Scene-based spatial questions
━━━

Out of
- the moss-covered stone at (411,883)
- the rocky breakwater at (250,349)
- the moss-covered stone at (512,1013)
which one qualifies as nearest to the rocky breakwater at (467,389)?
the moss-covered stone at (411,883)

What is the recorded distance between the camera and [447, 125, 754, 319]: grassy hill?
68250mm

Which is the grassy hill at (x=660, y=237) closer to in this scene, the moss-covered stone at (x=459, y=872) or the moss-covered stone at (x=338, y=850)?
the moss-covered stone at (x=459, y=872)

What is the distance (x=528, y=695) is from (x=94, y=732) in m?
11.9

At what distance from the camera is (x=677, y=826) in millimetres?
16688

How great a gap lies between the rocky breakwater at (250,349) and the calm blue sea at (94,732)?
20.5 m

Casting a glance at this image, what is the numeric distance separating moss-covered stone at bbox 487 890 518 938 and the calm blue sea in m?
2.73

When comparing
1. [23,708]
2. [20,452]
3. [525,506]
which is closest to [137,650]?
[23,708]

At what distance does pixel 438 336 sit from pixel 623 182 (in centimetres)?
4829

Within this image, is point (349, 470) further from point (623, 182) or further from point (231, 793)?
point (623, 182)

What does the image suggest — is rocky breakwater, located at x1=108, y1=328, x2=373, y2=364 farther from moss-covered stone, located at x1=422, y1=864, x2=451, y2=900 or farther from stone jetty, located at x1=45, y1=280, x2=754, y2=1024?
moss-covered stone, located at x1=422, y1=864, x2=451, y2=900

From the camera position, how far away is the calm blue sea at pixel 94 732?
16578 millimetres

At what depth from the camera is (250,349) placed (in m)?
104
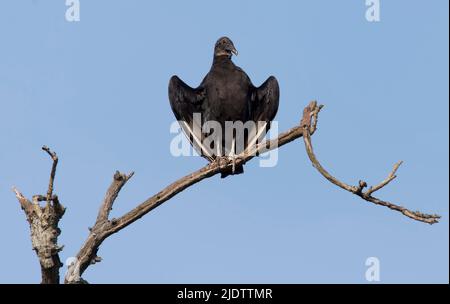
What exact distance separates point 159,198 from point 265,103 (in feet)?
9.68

━━━

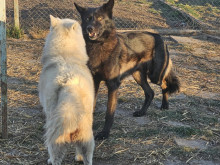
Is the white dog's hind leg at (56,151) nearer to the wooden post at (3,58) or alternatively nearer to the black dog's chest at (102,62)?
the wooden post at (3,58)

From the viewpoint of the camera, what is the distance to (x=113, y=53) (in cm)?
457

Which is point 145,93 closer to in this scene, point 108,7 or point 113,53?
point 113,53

━━━

§ JOB
Show every line of the entries above that contains the word "calm".

§ RESULT
How great a gap lies between the rocky breakwater at (250,349) and the calm blue sea at (94,732)?
Casting a glance at this image, what is the numeric distance separating moss-covered stone at bbox 487 890 518 938 and the calm blue sea in m?
From the camera position, how far away is the calm blue sea at pixel 94 732?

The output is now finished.